- **Working data**
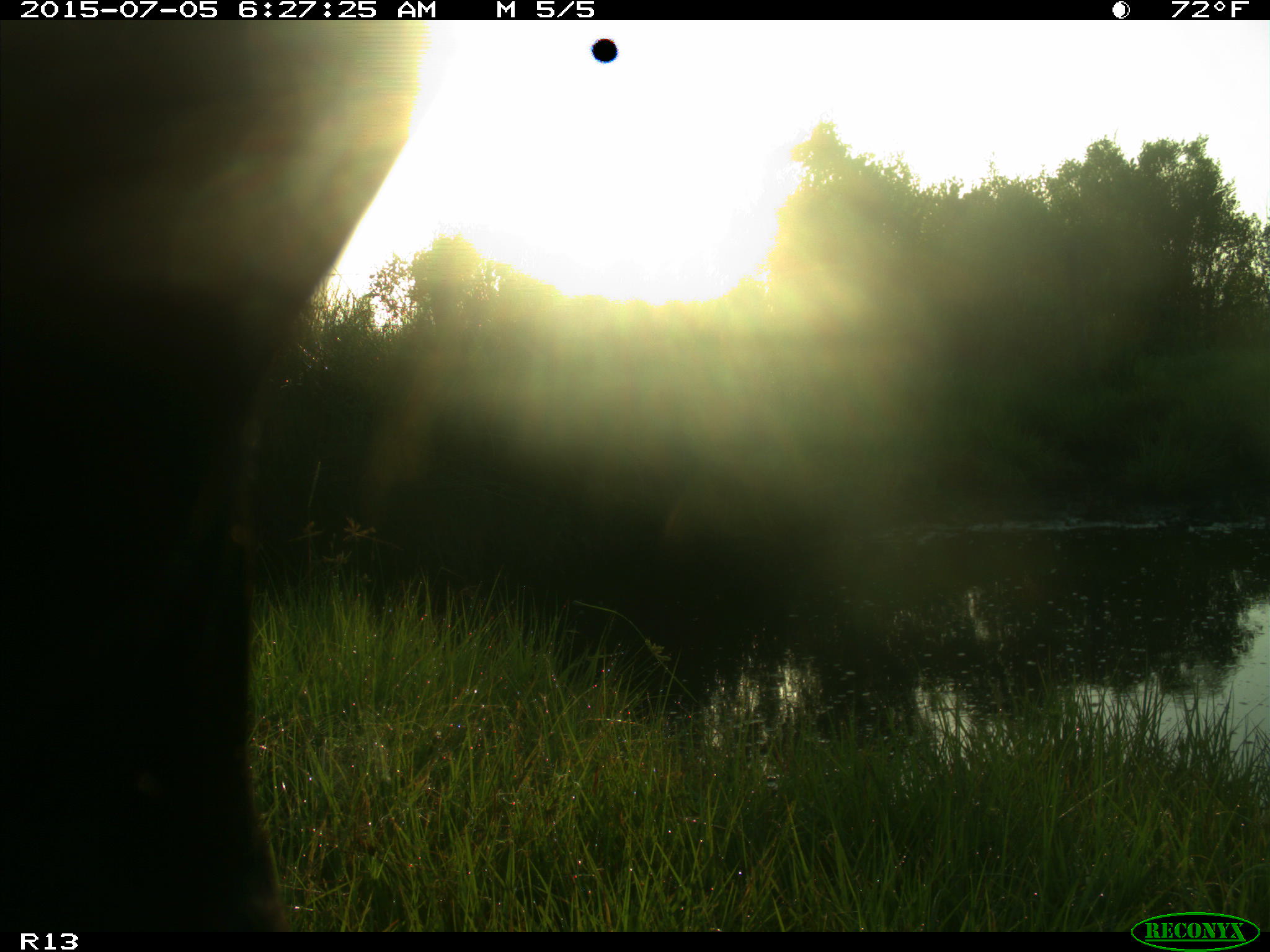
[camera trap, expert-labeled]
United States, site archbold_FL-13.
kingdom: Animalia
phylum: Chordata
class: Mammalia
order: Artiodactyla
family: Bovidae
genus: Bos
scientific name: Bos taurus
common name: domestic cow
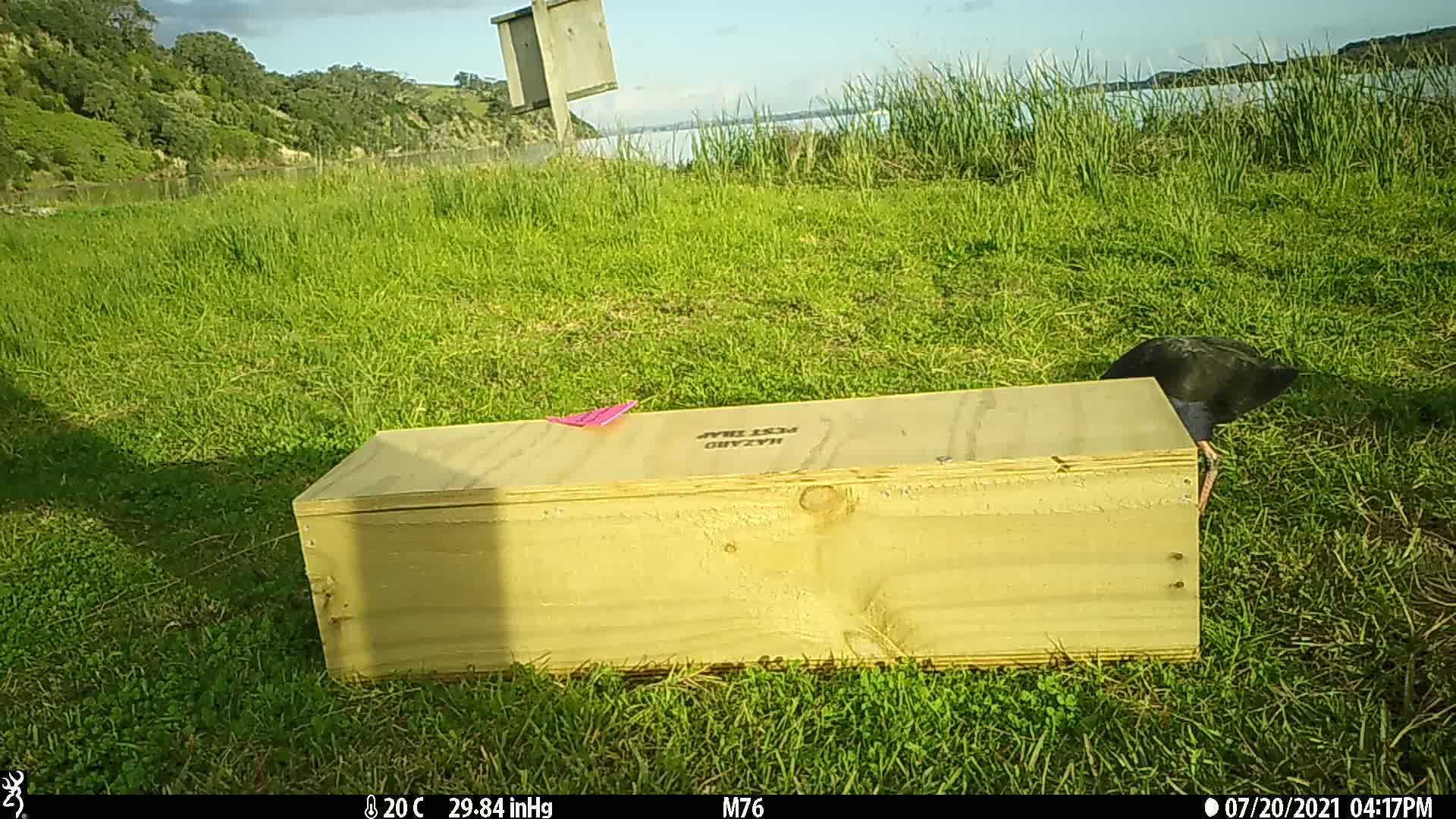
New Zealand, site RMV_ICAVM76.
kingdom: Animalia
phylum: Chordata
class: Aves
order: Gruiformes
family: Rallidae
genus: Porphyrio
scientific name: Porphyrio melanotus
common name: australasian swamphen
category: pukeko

- **What you need to do**
Reprint the whole listing above exactly, taking out the pictures.

- **Response area**
[camera trap, expert-labeled]
United States, site archbold_FL-13.
kingdom: Animalia
phylum: Chordata
class: Mammalia
order: Artiodactyla
family: Bovidae
genus: Bos
scientific name: Bos taurus
common name: domestic cow
New Zealand, site RMV_ICAVM76.
kingdom: Animalia
phylum: Chordata
class: Aves
order: Gruiformes
family: Rallidae
genus: Porphyrio
scientific name: Porphyrio melanotus
common name: australasian swamphen
category: pukeko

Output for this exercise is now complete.